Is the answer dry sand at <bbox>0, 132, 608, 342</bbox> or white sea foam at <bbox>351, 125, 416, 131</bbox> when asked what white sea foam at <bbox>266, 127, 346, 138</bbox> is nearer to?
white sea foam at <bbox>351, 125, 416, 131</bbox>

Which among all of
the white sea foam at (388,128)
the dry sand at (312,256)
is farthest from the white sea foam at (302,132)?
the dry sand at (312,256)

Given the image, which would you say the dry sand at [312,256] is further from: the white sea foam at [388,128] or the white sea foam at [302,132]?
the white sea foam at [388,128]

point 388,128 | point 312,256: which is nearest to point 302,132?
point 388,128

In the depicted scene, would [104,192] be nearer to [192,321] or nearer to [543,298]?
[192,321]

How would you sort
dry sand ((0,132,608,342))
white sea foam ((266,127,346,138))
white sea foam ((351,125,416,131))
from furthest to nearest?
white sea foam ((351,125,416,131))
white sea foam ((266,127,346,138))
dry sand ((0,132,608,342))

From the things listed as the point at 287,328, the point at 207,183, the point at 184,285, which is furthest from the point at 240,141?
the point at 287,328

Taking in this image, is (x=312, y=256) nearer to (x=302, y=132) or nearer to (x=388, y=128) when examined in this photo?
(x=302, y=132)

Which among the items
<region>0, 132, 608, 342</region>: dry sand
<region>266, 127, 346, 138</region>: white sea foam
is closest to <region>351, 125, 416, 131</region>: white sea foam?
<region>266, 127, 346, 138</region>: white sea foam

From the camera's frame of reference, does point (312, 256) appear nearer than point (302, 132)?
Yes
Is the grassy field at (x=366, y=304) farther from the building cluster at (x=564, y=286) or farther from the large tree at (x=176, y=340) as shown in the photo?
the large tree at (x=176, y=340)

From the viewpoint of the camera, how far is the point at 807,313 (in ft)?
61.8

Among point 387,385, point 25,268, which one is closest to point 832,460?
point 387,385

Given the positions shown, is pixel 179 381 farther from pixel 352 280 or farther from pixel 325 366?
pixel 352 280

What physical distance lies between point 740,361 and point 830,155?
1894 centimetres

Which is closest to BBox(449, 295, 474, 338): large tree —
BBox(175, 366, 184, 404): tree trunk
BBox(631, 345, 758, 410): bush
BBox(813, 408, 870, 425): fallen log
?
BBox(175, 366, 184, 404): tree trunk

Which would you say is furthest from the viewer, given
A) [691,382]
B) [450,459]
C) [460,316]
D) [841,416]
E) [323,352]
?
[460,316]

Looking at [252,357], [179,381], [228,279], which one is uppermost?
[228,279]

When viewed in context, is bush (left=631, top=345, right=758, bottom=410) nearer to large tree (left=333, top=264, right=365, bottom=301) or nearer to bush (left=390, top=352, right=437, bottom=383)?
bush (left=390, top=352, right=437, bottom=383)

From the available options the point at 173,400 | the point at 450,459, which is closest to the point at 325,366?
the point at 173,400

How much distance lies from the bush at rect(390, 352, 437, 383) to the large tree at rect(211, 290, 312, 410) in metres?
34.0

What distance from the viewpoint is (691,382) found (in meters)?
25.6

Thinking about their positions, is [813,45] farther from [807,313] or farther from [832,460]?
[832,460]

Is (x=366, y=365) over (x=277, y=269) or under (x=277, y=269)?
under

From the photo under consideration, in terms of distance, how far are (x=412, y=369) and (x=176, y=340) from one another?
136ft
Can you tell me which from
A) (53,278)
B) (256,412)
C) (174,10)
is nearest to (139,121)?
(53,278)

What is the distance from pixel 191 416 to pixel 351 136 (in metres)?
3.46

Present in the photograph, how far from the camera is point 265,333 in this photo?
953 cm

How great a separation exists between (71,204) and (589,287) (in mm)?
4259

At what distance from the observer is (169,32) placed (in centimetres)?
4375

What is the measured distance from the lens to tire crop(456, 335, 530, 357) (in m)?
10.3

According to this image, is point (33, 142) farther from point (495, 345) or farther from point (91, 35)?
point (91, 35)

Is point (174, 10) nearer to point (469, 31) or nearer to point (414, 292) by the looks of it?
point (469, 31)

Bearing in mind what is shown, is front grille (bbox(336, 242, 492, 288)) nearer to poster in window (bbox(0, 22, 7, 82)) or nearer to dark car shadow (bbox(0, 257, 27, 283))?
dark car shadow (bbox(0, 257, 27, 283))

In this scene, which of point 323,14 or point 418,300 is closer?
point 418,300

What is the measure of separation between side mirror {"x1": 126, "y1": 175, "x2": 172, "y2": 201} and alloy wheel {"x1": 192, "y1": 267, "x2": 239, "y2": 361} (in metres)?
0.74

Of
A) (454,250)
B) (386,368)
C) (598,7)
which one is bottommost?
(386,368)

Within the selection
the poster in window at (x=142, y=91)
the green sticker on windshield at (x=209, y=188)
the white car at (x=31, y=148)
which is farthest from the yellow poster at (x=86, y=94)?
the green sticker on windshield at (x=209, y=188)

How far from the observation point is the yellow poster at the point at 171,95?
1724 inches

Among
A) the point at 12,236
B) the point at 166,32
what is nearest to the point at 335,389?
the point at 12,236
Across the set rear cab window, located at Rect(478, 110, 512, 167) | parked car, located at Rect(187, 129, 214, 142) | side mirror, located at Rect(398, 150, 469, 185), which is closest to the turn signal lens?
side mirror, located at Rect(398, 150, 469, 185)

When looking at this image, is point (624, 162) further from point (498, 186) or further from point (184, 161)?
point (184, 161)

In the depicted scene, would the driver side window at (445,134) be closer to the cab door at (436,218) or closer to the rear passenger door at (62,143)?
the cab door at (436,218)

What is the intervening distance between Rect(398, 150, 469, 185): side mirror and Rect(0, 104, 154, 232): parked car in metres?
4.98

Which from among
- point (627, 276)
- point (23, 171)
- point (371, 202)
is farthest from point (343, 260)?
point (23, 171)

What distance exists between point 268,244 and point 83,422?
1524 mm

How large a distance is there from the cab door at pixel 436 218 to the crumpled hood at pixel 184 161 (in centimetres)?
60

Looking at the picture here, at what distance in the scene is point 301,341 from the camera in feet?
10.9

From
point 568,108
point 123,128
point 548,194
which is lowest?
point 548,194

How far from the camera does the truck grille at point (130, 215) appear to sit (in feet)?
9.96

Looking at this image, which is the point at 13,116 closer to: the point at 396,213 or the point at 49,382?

= Exercise aim =
Each line of the material must be restated exactly.

= Answer to the problem =
Is the answer dry sand at <bbox>0, 132, 608, 342</bbox> or white sea foam at <bbox>351, 125, 416, 131</bbox> when asked what white sea foam at <bbox>266, 127, 346, 138</bbox> is nearer to?
white sea foam at <bbox>351, 125, 416, 131</bbox>

Which among all of
the white sea foam at (388,128)
the dry sand at (312,256)
is farthest from the white sea foam at (302,132)?
the dry sand at (312,256)

Given the image, which would you say the dry sand at [312,256] is further from: the white sea foam at [388,128] or the white sea foam at [302,132]?
the white sea foam at [388,128]

point 388,128 | point 312,256: which is nearest to point 302,132?
point 388,128

In the depicted scene, would [104,192] be nearer to [192,321] or nearer to [543,298]?
[192,321]

How would you sort
dry sand ((0,132,608,342))
white sea foam ((266,127,346,138))
white sea foam ((351,125,416,131))
from furthest to nearest?
white sea foam ((351,125,416,131))
white sea foam ((266,127,346,138))
dry sand ((0,132,608,342))

From the things listed as the point at 287,328, the point at 207,183, the point at 184,285, which is furthest from the point at 240,141?
the point at 287,328

Taking in this image, is (x=312, y=256) nearer to (x=302, y=132) or nearer to (x=388, y=128) when examined in this photo?
(x=302, y=132)

Which among the items
<region>0, 132, 608, 342</region>: dry sand
<region>266, 127, 346, 138</region>: white sea foam
is closest to <region>351, 125, 416, 131</region>: white sea foam?
<region>266, 127, 346, 138</region>: white sea foam

From the camera's frame of reference, does point (312, 256) appear nearer than point (302, 132)?
Yes
Is the grassy field at (x=366, y=304) farther from the building cluster at (x=564, y=286) or farther from the large tree at (x=176, y=340) as shown in the photo?
the large tree at (x=176, y=340)

From the viewpoint of the camera, how far is the point at 807,313 (in ft)?
61.8

Among point 387,385, point 25,268, which one is closest to point 832,460?
point 387,385

Given the positions shown, is pixel 179 381 farther from pixel 352 280 or farther from pixel 325 366?
pixel 352 280

What physical distance lies between point 740,361 and point 830,155?
1894 centimetres

Which is closest to BBox(449, 295, 474, 338): large tree —
BBox(175, 366, 184, 404): tree trunk
BBox(631, 345, 758, 410): bush
BBox(813, 408, 870, 425): fallen log
?
BBox(175, 366, 184, 404): tree trunk

Which would you say is furthest from the viewer, given
A) [691,382]
B) [450,459]
C) [460,316]
D) [841,416]
E) [323,352]
?
[460,316]

Looking at [252,357], [179,381], [228,279], which one is uppermost?
[228,279]

When viewed in context, is bush (left=631, top=345, right=758, bottom=410) nearer to large tree (left=333, top=264, right=365, bottom=301) or nearer to bush (left=390, top=352, right=437, bottom=383)?
bush (left=390, top=352, right=437, bottom=383)

From the available options the point at 173,400 | the point at 450,459, which is closest to the point at 325,366?
the point at 173,400

How much distance lies from the bush at rect(390, 352, 437, 383) to the large tree at rect(211, 290, 312, 410) in metres?
34.0

What distance from the viewpoint is (691,382) found (in meters)?
25.6

Thinking about their positions, is [813,45] farther from [807,313] or farther from [832,460]?
[832,460]

Is (x=366, y=365) over (x=277, y=269) or under (x=277, y=269)?
under

From the photo under consideration, in terms of distance, how far are (x=412, y=369) and (x=176, y=340) from one another?
136ft
Can you tell me which from
A) (53,278)
B) (256,412)
C) (174,10)
is nearest to (139,121)?
(53,278)

What is the distance from pixel 191 416 to pixel 351 136 (in metres)?
3.46

Present in the photograph, how far from the camera is point 265,333 in this photo?
953 cm

How great a separation exists between (71,204) and (589,287) (in mm)?
4259

At what distance from the observer is (169,32) placed (in centimetres)?
4375

What is the measured distance from the lens to tire crop(456, 335, 530, 357) (in m)?
10.3

According to this image, is point (33, 142) farther from point (495, 345) or farther from point (91, 35)?
point (91, 35)

Is point (174, 10) nearer to point (469, 31) or nearer to point (414, 292) by the looks of it?
point (469, 31)

Bearing in mind what is shown, is front grille (bbox(336, 242, 492, 288)) nearer to poster in window (bbox(0, 22, 7, 82)) or nearer to dark car shadow (bbox(0, 257, 27, 283))?
dark car shadow (bbox(0, 257, 27, 283))

In this scene, which of point 323,14 or point 418,300 is closer?
point 418,300

What is the measure of separation between side mirror {"x1": 126, "y1": 175, "x2": 172, "y2": 201} and alloy wheel {"x1": 192, "y1": 267, "x2": 239, "y2": 361} (in metres)?
0.74

Of
A) (454,250)
B) (386,368)
C) (598,7)
which one is bottommost?
(386,368)

Within the selection
the poster in window at (x=142, y=91)
the green sticker on windshield at (x=209, y=188)
the white car at (x=31, y=148)
which is farthest from the yellow poster at (x=86, y=94)?
the green sticker on windshield at (x=209, y=188)

How far from the observation point is the yellow poster at the point at 171,95?
1724 inches

Among
A) the point at 12,236
B) the point at 166,32
what is nearest to the point at 335,389?
the point at 12,236
Across the set rear cab window, located at Rect(478, 110, 512, 167) | parked car, located at Rect(187, 129, 214, 142) | side mirror, located at Rect(398, 150, 469, 185), which is closest to the turn signal lens?
side mirror, located at Rect(398, 150, 469, 185)

When looking at this image, is point (624, 162) further from point (498, 186) or further from point (184, 161)?
point (184, 161)

In the depicted scene, would the driver side window at (445,134) be closer to the cab door at (436,218) or closer to the rear passenger door at (62,143)?
the cab door at (436,218)

What is the intervening distance between Rect(398, 150, 469, 185): side mirror and Rect(0, 104, 154, 232): parked car in metres?
4.98

Which from among
- point (627, 276)
- point (23, 171)
- point (371, 202)
is farthest from point (343, 260)?
point (23, 171)

What distance exists between point 268,244 and point 83,422?
1524 mm

How large a distance is there from the cab door at pixel 436 218 to the crumpled hood at pixel 184 161 (in centimetres)?
60

Looking at the picture here, at what distance in the scene is point 301,341 from the camera in feet?
10.9

From
point 568,108
point 123,128
point 548,194
which is lowest?
point 548,194

How far from the camera does the truck grille at point (130, 215) appear to sit (in feet)?
9.96

Looking at this image, which is the point at 13,116 closer to: the point at 396,213 or the point at 49,382?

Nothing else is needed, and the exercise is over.